Stochastic gradient descent is one of the most common iterative algorithms used in machine learning. While being computationally cheap to implement, recent literature suggests it may have implicit regularization properties that prevent over-fitting. This paper analyzes the properties of stochastic gradient descent from a theoretical standpoint to help bridge the gap between theoretical and empirical results. We specifically tackle the case of heavy-tailed noise, since recent results have shown empirically that noise due to mini-batch sampling can be non-Gaussian.
Most theoretical results either assume convexity or only provide convergence results in mean, while this paper proves convergence bounds in high probability without assuming convexity. By high-probability, we mean that our bounds are of the form ``with probability at least $1-\delta$, $\textrm{error}_k \le g(k,\delta)$'', for some function $g$ (decreasing in the number of iterations $k$) that depends at most polynomially on $\log(\delta^{-1})$, rather than on $\delta^{-1}$.

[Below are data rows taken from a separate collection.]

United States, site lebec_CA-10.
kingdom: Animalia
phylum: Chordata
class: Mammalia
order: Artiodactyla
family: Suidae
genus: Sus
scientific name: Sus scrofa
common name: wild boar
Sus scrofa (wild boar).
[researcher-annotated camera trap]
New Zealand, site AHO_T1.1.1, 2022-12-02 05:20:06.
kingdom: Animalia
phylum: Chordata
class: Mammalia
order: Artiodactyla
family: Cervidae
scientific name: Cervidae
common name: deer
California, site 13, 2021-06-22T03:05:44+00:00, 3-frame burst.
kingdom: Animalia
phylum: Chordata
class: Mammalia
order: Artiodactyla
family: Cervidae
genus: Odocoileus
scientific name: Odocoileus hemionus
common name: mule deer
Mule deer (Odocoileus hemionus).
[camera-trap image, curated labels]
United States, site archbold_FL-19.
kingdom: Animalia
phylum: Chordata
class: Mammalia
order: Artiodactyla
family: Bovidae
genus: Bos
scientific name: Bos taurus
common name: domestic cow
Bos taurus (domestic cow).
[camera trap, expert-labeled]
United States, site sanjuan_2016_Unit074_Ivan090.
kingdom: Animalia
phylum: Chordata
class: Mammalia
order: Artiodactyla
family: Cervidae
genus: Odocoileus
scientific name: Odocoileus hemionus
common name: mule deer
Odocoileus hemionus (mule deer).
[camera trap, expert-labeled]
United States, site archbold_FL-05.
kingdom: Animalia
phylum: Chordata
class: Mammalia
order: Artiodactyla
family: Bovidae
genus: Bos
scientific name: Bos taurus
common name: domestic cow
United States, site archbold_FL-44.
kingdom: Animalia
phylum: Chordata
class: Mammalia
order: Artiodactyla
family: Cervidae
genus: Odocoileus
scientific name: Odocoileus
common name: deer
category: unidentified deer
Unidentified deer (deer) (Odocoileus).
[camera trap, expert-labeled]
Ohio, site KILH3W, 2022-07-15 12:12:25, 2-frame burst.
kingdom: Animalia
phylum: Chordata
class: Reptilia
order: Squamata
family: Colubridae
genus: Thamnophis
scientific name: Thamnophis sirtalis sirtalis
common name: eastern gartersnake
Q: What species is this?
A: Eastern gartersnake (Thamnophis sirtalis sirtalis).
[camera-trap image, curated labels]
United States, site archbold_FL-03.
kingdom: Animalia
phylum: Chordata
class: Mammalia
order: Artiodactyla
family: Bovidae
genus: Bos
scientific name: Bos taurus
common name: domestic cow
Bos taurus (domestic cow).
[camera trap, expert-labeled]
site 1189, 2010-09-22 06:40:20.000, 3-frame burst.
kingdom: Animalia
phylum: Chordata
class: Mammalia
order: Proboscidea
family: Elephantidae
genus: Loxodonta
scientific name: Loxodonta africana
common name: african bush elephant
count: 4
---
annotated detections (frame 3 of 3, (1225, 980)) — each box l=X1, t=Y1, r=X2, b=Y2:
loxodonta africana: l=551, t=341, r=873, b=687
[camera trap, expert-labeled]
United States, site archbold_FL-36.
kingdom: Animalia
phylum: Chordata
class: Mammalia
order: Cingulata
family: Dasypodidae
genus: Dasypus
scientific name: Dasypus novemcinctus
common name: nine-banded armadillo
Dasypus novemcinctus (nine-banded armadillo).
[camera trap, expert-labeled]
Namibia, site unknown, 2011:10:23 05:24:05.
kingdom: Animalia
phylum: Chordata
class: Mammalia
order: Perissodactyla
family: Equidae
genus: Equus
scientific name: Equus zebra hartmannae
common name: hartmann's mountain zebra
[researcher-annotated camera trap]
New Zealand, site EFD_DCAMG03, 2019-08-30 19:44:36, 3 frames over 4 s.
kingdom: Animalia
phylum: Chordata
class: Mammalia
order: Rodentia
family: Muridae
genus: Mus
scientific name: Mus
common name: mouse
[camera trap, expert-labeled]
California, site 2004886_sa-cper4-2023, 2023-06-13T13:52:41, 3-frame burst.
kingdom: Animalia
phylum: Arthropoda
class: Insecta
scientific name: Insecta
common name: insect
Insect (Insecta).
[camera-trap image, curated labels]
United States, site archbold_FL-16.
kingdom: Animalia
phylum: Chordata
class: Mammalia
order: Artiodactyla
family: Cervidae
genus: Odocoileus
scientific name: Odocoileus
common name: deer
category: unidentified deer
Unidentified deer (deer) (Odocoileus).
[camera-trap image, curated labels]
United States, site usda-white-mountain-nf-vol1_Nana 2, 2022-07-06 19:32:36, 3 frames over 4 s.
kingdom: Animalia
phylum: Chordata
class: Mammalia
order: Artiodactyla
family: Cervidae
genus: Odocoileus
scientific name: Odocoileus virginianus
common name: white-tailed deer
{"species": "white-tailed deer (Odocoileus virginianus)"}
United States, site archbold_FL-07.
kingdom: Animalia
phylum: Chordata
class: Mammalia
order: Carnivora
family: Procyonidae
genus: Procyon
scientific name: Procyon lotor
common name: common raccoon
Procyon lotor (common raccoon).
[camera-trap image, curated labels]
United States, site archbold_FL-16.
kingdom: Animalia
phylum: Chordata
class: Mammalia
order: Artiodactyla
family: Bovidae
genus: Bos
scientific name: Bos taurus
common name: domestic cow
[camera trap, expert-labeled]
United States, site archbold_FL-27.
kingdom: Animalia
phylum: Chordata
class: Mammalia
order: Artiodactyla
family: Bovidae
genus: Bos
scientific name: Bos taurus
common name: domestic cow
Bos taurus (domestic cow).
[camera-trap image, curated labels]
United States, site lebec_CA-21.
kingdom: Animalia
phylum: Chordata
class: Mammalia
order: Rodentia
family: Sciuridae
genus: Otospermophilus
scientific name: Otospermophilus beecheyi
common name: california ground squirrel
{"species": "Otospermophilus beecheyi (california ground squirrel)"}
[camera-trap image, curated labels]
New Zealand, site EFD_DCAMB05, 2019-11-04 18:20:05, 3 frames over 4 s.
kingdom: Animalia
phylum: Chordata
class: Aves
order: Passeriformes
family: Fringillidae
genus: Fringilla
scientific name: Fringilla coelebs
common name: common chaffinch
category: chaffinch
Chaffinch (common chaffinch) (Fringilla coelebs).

Assuming strong smoothness, we prove high probability convergence bounds in two settings:
(1) assuming the Polyak-Łojasiewicz inequality and norm sub-Gaussian gradient noise, and
(2) assuming norm sub-Weibull gradient noise.
In the first setting, in the setting of statistical learning, we combine our convergence bounds with existing generalization bounds based on algorithmic stability in order to bound the true risk and show that for a certain number of epochs, convergence and generalization balance in such a way that the true risk goes to the empirical minimum as the number of samples goes to infinity.
In the second setting, as an intermediate step to proving convergence, we prove a probability result of independent interest. The probability result extends Freedman-type concentration beyond the sub-exponential threshold to heavier-tailed martingale difference sequences.